## Task description
What you return should be the complete listing, unchanged, with no pictures in it.
/---
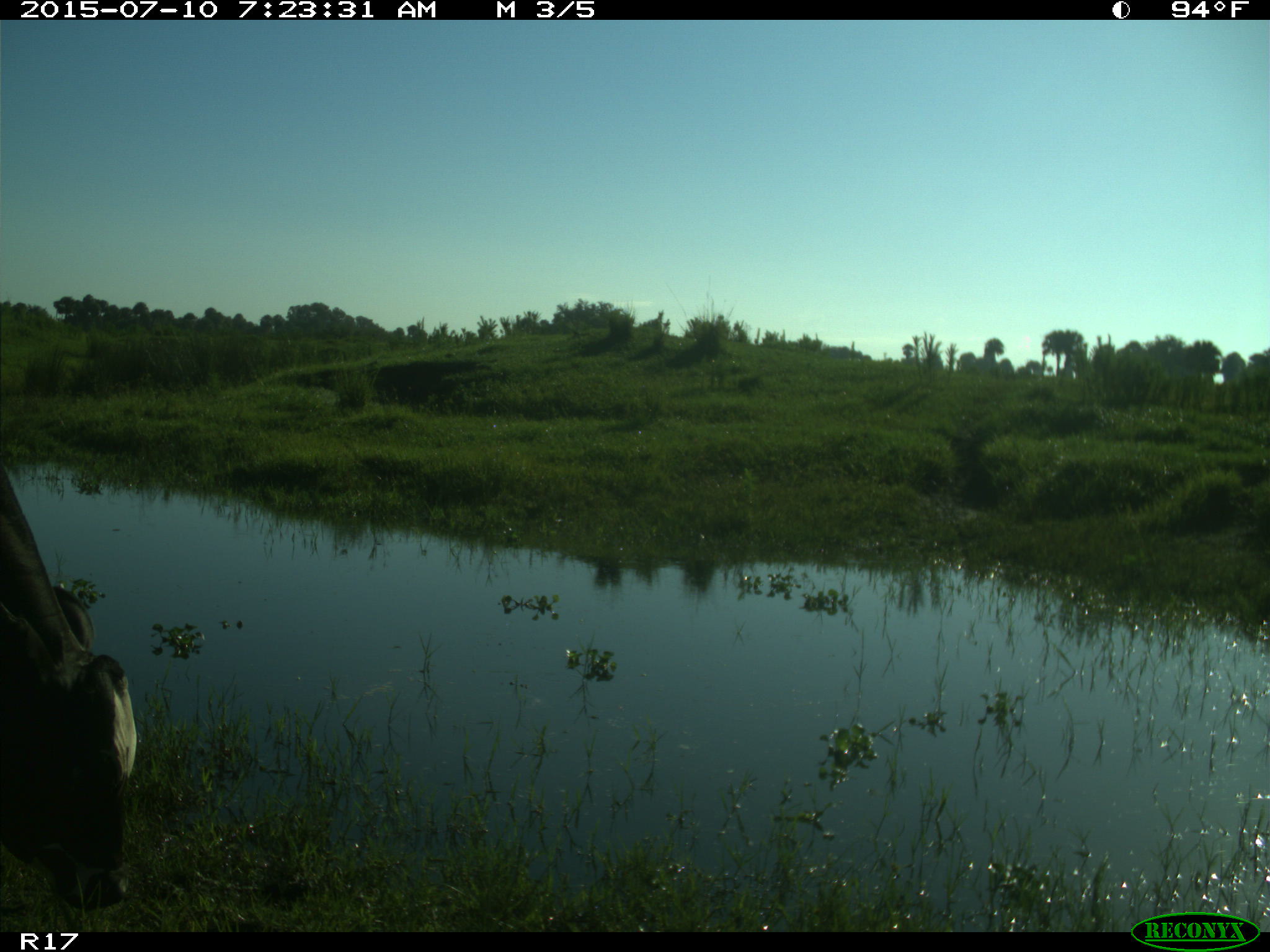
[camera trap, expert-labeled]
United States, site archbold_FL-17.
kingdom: Animalia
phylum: Chordata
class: Mammalia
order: Artiodactyla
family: Bovidae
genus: Bos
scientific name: Bos taurus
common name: domestic cow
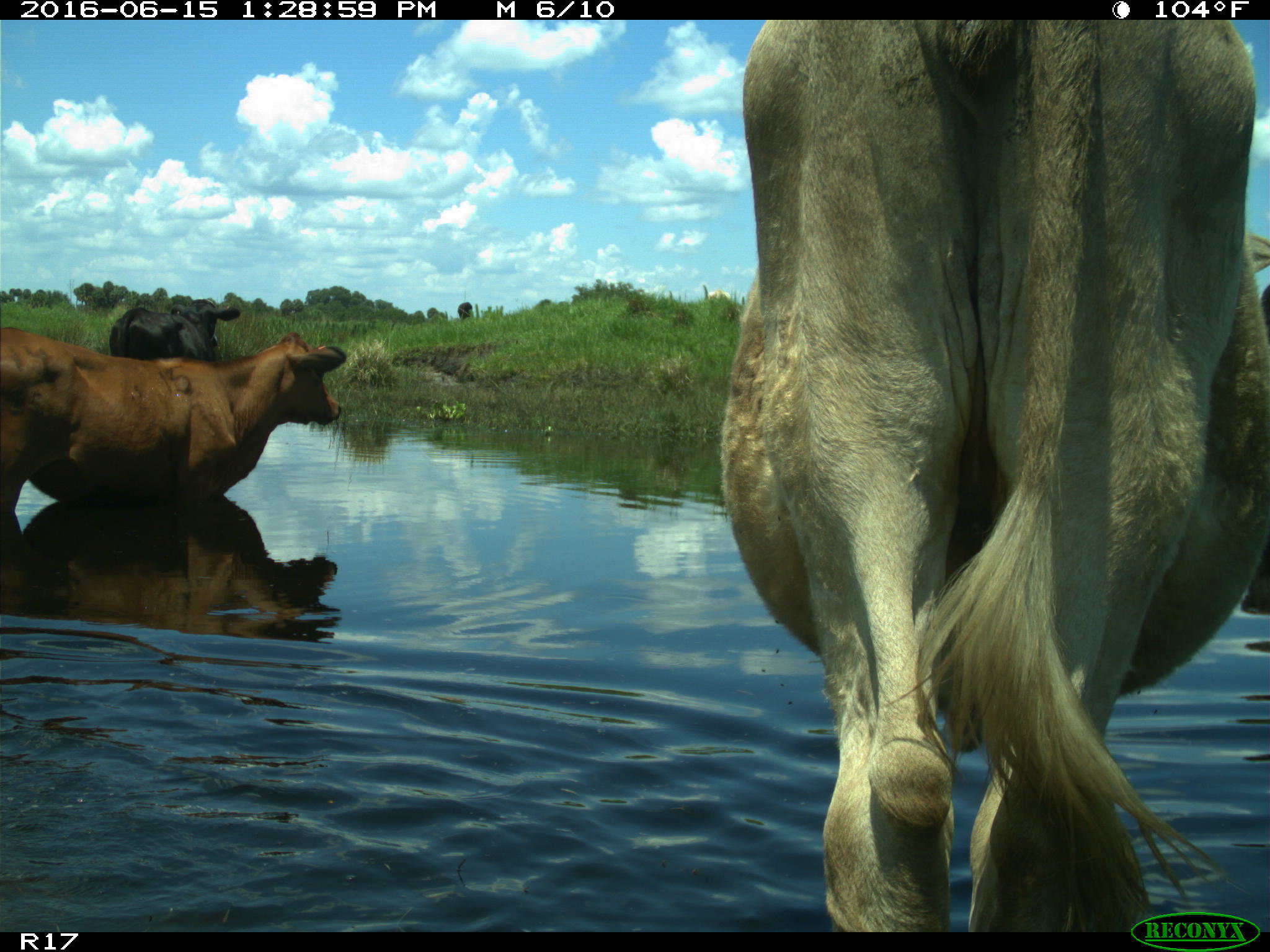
\---
## Solution to the problem
[camera trap, expert-labeled]
United States, site archbold_FL-17.
kingdom: Animalia
phylum: Chordata
class: Mammalia
order: Artiodactyla
family: Bovidae
genus: Bos
scientific name: Bos taurus
common name: domestic cow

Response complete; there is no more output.